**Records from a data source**
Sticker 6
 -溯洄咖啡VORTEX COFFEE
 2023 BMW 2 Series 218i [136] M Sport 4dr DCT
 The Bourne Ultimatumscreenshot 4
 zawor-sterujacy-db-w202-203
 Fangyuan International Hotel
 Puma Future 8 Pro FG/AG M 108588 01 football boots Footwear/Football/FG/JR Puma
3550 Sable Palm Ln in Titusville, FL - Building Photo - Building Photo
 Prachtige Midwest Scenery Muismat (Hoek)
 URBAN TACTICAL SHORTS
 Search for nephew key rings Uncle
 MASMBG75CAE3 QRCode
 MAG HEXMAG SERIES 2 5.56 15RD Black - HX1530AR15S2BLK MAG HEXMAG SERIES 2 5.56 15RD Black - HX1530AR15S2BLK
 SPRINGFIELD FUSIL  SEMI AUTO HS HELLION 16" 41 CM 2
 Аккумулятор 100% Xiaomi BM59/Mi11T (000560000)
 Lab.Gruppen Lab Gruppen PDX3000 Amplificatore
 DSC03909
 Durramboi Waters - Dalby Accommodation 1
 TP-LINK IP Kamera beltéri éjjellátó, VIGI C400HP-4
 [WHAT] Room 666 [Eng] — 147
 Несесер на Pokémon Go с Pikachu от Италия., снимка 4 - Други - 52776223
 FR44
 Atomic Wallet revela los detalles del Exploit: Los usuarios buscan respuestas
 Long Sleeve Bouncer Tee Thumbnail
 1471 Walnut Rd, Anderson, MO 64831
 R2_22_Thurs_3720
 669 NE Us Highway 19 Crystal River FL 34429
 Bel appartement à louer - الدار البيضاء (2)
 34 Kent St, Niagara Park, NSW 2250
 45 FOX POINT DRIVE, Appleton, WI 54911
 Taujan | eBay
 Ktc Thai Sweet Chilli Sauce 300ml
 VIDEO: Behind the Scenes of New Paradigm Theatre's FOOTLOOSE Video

**ASSIGNMENT**
In full and without change, transcribe every line of the records above.

**REPLY**
Sticker 6
 -溯洄咖啡VORTEX COFFEE
 2023 BMW 2 Series 218i [136] M Sport 4dr DCT
 The Bourne Ultimatumscreenshot 4
 zawor-sterujacy-db-w202-203
 Fangyuan International Hotel
 Puma Future 8 Pro FG/AG M 108588 01 football boots Footwear/Football/FG/JR Puma
3550 Sable Palm Ln in Titusville, FL - Building Photo - Building Photo
 Prachtige Midwest Scenery Muismat (Hoek)
 URBAN TACTICAL SHORTS
 Search for nephew key rings Uncle
 MASMBG75CAE3 QRCode
 MAG HEXMAG SERIES 2 5.56 15RD Black - HX1530AR15S2BLK MAG HEXMAG SERIES 2 5.56 15RD Black - HX1530AR15S2BLK
 SPRINGFIELD FUSIL  SEMI AUTO HS HELLION 16" 41 CM 2
 Аккумулятор 100% Xiaomi BM59/Mi11T (000560000)
 Lab.Gruppen Lab Gruppen PDX3000 Amplificatore
 DSC03909
 Durramboi Waters - Dalby Accommodation 1
 TP-LINK IP Kamera beltéri éjjellátó, VIGI C400HP-4
 [WHAT] Room 666 [Eng] — 147
 Несесер на Pokémon Go с Pikachu от Италия., снимка 4 - Други - 52776223
 FR44
 Atomic Wallet revela los detalles del Exploit: Los usuarios buscan respuestas
 Long Sleeve Bouncer Tee Thumbnail
 1471 Walnut Rd, Anderson, MO 64831
 R2_22_Thurs_3720
 669 NE Us Highway 19 Crystal River FL 34429
 Bel appartement à louer - الدار البيضاء (2)
 34 Kent St, Niagara Park, NSW 2250
 45 FOX POINT DRIVE, Appleton, WI 54911
 Taujan | eBay
 Ktc Thai Sweet Chilli Sauce 300ml
 VIDEO: Behind the Scenes of New Paradigm Theatre's FOOTLOOSE Video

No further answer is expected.